▶ [Task]
Could you filter the lines below, keeping only the ones that contain the string "beach"? Matching is case-sensitive.

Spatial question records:
==========

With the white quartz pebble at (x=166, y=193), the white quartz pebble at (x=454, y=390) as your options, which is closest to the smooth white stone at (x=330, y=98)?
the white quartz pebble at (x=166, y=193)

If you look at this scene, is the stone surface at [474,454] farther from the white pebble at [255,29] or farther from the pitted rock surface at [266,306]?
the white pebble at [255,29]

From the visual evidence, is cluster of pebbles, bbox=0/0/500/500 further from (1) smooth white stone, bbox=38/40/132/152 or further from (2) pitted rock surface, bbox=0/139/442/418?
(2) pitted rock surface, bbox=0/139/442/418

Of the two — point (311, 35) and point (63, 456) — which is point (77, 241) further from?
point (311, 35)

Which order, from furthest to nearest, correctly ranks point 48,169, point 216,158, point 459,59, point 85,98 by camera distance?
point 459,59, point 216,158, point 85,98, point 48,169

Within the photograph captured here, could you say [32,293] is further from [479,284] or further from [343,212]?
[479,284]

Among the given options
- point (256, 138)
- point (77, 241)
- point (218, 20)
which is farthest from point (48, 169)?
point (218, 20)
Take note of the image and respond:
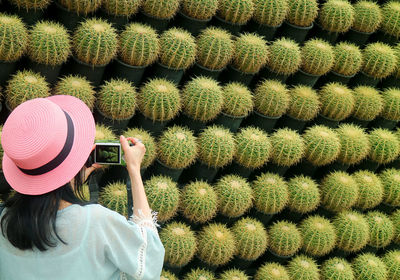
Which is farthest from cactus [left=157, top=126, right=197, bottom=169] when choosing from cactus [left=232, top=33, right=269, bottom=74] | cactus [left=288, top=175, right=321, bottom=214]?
cactus [left=288, top=175, right=321, bottom=214]

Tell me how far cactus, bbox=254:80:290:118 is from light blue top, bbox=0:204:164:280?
170cm

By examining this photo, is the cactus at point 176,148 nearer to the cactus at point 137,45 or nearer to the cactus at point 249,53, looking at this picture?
the cactus at point 137,45

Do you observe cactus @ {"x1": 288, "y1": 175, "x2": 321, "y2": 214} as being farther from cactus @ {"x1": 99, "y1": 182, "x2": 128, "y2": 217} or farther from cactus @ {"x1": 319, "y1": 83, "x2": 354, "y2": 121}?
cactus @ {"x1": 99, "y1": 182, "x2": 128, "y2": 217}

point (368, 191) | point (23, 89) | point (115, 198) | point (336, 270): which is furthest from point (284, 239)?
point (23, 89)

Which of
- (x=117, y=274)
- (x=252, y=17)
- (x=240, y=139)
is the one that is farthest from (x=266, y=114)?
(x=117, y=274)

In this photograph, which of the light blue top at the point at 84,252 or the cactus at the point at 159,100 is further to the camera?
the cactus at the point at 159,100

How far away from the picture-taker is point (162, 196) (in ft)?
7.14

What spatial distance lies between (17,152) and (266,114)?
1904 mm

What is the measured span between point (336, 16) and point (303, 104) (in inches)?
27.8

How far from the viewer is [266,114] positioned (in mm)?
2719

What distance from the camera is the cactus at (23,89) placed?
6.36 ft

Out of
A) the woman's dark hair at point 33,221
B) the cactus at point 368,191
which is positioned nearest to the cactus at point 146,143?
the woman's dark hair at point 33,221

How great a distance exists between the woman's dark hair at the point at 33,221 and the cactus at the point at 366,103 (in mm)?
2437

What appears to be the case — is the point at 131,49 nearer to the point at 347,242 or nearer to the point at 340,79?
the point at 340,79
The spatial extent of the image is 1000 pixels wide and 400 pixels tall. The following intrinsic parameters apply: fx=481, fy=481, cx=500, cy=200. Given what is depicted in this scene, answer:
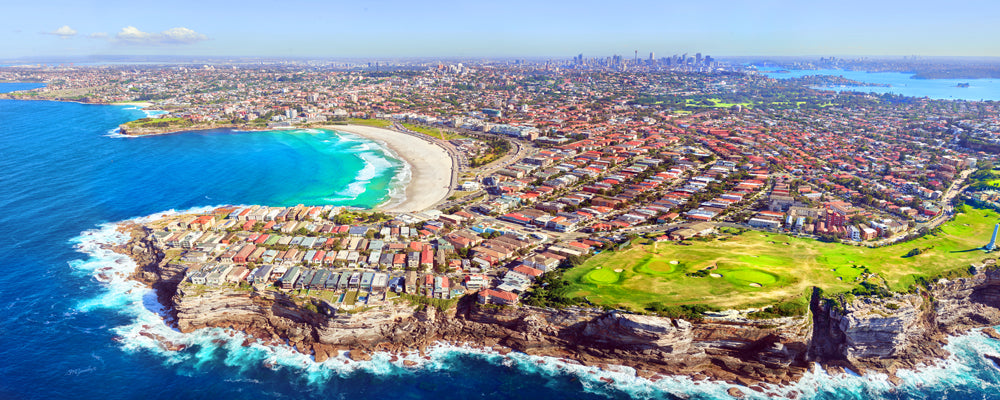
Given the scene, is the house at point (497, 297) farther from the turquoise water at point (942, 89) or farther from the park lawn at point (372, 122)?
the turquoise water at point (942, 89)

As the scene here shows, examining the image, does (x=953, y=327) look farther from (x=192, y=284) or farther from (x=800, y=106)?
(x=800, y=106)

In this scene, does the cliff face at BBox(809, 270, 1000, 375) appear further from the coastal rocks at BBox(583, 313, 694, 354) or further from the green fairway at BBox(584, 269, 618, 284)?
the green fairway at BBox(584, 269, 618, 284)

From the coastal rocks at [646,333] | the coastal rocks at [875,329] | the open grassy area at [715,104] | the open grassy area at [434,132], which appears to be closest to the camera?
the coastal rocks at [646,333]

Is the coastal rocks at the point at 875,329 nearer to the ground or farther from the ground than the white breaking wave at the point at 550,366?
farther from the ground

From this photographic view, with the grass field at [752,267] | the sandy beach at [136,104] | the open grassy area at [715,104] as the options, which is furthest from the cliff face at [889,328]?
the sandy beach at [136,104]

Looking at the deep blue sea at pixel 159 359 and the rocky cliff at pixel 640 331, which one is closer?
the deep blue sea at pixel 159 359

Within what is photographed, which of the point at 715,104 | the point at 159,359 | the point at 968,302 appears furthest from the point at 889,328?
the point at 715,104

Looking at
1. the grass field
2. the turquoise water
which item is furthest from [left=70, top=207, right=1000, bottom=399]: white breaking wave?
the turquoise water
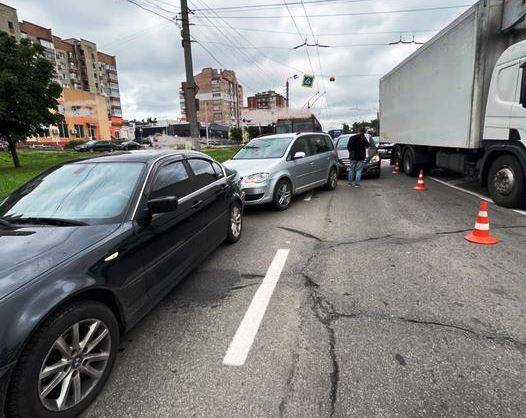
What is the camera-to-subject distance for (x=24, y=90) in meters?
17.5

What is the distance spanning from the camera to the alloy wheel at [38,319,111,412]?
2148mm

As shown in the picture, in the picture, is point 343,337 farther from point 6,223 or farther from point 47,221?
point 6,223

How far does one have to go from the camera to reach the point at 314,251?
532 centimetres

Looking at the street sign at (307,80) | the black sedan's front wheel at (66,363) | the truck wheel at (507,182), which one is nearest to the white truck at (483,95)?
the truck wheel at (507,182)

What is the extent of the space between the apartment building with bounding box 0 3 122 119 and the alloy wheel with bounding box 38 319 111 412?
272 ft

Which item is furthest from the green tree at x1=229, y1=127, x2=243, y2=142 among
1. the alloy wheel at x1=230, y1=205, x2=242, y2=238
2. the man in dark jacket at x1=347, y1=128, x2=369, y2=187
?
the alloy wheel at x1=230, y1=205, x2=242, y2=238

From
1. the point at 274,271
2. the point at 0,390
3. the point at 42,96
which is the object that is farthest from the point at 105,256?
the point at 42,96

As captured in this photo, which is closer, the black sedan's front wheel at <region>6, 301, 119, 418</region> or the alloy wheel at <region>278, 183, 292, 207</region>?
the black sedan's front wheel at <region>6, 301, 119, 418</region>

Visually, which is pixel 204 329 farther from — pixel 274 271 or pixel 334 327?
pixel 274 271

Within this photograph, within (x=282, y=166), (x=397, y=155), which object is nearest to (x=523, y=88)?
(x=282, y=166)

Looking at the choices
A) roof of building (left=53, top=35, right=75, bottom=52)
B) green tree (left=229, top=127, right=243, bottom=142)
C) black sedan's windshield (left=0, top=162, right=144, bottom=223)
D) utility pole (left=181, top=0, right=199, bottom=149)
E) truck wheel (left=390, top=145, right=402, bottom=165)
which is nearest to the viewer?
black sedan's windshield (left=0, top=162, right=144, bottom=223)

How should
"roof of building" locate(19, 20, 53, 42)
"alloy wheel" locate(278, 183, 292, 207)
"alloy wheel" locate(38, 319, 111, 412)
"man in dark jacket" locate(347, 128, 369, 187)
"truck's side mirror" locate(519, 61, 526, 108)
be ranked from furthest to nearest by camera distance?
"roof of building" locate(19, 20, 53, 42) < "man in dark jacket" locate(347, 128, 369, 187) < "alloy wheel" locate(278, 183, 292, 207) < "truck's side mirror" locate(519, 61, 526, 108) < "alloy wheel" locate(38, 319, 111, 412)

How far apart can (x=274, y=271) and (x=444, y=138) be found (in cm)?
733

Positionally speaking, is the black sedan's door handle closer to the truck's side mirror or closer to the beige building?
the truck's side mirror
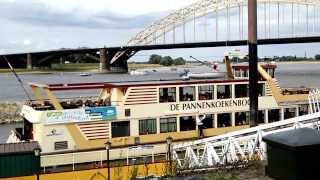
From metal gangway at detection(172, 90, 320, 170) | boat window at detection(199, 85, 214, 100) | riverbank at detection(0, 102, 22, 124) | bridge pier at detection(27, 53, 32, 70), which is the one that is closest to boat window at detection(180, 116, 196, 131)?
boat window at detection(199, 85, 214, 100)

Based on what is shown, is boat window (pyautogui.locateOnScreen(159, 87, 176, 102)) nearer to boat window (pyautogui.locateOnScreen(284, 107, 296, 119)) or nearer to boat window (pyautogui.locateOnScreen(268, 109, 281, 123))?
boat window (pyautogui.locateOnScreen(268, 109, 281, 123))

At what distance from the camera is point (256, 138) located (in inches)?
539

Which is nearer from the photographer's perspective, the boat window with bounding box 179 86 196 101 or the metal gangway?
the metal gangway

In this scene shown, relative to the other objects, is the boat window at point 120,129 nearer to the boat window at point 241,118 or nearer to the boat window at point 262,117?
the boat window at point 241,118

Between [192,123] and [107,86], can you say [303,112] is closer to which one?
[192,123]

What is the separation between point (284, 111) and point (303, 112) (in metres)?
1.01

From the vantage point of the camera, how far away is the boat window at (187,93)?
2034 centimetres

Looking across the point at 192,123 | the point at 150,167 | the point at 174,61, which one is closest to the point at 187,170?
the point at 150,167

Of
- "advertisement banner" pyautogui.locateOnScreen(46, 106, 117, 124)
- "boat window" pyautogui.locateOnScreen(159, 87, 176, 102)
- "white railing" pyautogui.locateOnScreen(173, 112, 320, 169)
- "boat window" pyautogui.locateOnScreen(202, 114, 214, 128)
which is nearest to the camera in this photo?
"white railing" pyautogui.locateOnScreen(173, 112, 320, 169)

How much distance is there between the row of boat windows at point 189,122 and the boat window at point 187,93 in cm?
70

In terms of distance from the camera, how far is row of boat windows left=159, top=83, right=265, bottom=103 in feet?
65.8

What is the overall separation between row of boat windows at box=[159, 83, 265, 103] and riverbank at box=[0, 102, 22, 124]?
28657mm

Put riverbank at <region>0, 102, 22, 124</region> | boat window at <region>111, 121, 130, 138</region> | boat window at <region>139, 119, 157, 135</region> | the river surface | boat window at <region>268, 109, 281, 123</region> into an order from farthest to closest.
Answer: the river surface, riverbank at <region>0, 102, 22, 124</region>, boat window at <region>268, 109, 281, 123</region>, boat window at <region>139, 119, 157, 135</region>, boat window at <region>111, 121, 130, 138</region>

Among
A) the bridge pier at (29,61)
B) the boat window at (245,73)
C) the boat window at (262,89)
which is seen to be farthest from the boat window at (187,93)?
the bridge pier at (29,61)
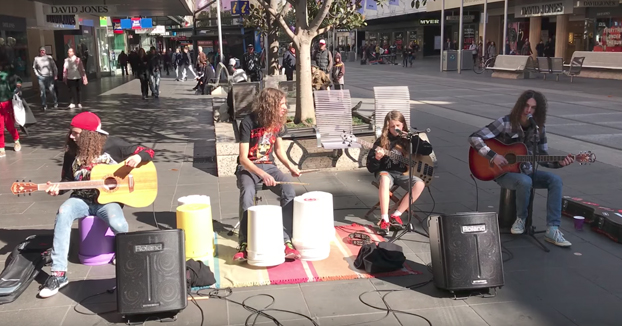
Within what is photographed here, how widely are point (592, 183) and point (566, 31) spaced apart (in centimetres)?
2634

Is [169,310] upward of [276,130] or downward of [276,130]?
downward

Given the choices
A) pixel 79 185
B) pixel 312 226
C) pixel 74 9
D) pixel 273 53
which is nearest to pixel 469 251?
pixel 312 226

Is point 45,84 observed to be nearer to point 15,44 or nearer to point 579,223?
point 15,44

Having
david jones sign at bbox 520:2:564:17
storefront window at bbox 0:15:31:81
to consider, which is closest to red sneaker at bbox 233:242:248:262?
storefront window at bbox 0:15:31:81

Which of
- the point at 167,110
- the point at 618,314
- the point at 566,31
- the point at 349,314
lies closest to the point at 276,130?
the point at 349,314

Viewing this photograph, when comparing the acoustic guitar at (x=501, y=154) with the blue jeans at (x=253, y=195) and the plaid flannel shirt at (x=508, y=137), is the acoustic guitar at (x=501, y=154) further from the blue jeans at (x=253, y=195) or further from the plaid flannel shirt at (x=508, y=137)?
the blue jeans at (x=253, y=195)

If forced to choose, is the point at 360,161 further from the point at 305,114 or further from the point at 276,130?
the point at 276,130

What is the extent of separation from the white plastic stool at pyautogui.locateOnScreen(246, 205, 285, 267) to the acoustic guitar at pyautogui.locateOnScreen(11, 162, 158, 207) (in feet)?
3.18

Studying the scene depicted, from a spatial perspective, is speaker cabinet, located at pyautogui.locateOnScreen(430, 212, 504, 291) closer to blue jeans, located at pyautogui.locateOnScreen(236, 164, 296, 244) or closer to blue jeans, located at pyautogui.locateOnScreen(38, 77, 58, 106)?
blue jeans, located at pyautogui.locateOnScreen(236, 164, 296, 244)

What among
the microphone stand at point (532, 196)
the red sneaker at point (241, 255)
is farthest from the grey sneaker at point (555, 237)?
the red sneaker at point (241, 255)

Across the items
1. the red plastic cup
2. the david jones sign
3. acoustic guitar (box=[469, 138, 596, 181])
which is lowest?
the red plastic cup

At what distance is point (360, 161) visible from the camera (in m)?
9.03

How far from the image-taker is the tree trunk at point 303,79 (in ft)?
31.6

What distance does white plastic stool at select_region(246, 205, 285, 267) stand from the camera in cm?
492
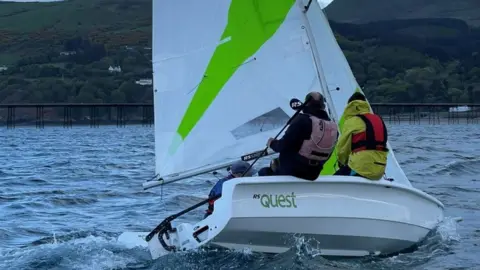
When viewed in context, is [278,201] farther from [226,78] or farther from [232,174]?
[226,78]

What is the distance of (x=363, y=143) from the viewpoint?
852 cm

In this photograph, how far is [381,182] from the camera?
8.04 m

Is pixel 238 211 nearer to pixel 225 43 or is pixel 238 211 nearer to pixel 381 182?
pixel 381 182

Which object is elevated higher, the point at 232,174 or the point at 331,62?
the point at 331,62

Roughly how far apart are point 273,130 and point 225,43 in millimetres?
1039

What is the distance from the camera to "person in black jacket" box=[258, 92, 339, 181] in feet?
25.8

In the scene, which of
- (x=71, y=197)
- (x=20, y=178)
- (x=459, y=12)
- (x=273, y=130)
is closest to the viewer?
(x=273, y=130)

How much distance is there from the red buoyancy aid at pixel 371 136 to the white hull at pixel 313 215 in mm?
490

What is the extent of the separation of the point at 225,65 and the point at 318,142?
2229 mm

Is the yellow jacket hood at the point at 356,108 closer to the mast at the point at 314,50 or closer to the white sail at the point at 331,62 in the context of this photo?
the mast at the point at 314,50

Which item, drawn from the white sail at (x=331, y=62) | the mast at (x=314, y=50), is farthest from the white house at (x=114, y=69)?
the mast at (x=314, y=50)

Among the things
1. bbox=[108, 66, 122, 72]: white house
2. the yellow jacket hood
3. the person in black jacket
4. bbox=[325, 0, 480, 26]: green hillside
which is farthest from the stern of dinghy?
bbox=[325, 0, 480, 26]: green hillside

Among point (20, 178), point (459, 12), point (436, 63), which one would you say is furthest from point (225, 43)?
point (459, 12)

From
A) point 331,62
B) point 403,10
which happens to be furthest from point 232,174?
point 403,10
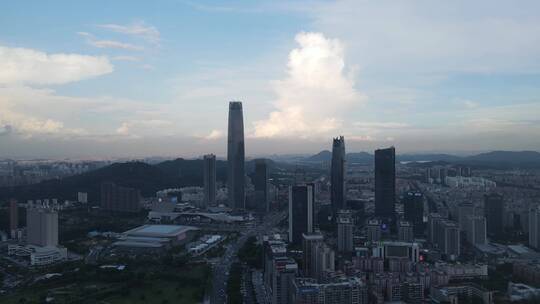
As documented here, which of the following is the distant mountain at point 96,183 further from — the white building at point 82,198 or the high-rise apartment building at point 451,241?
the high-rise apartment building at point 451,241

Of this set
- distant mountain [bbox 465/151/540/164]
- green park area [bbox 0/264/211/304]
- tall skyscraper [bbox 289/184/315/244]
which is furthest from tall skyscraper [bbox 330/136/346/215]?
distant mountain [bbox 465/151/540/164]

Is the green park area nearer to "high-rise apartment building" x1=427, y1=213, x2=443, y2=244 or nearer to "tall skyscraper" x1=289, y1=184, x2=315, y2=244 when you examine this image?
"tall skyscraper" x1=289, y1=184, x2=315, y2=244

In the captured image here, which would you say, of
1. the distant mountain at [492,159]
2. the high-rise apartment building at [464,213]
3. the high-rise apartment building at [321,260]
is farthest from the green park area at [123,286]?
the distant mountain at [492,159]

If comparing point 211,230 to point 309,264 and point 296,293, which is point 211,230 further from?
point 296,293

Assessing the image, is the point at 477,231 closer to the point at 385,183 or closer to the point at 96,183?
the point at 385,183

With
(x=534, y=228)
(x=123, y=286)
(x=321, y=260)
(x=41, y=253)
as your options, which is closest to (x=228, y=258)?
(x=123, y=286)

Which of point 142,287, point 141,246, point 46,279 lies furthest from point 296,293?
point 141,246
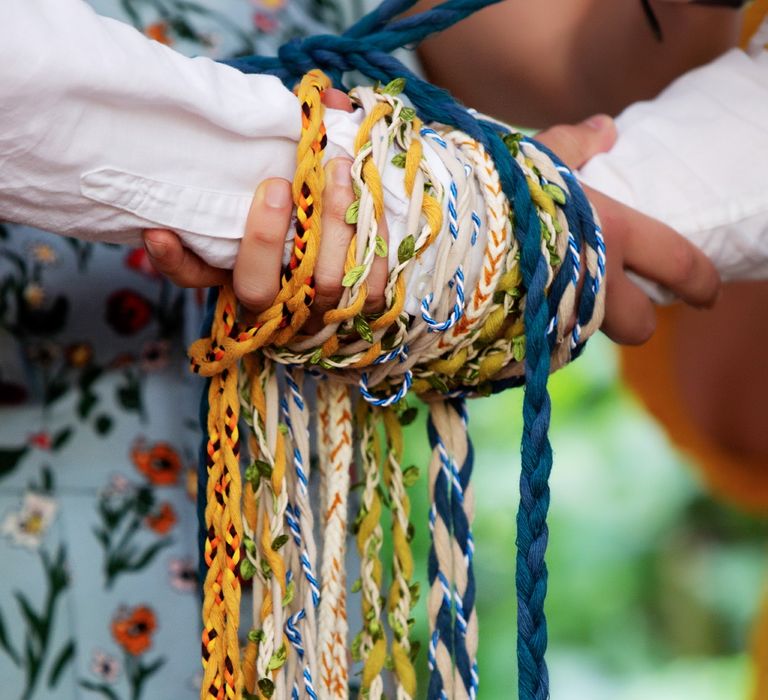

==========

▶ [Answer to the task]
From this photographic view, with the grass field at [752,267] | the sandy beach at [136,104] | the open grassy area at [715,104] as the options, which is furthest from the cliff face at [889,328]?
the sandy beach at [136,104]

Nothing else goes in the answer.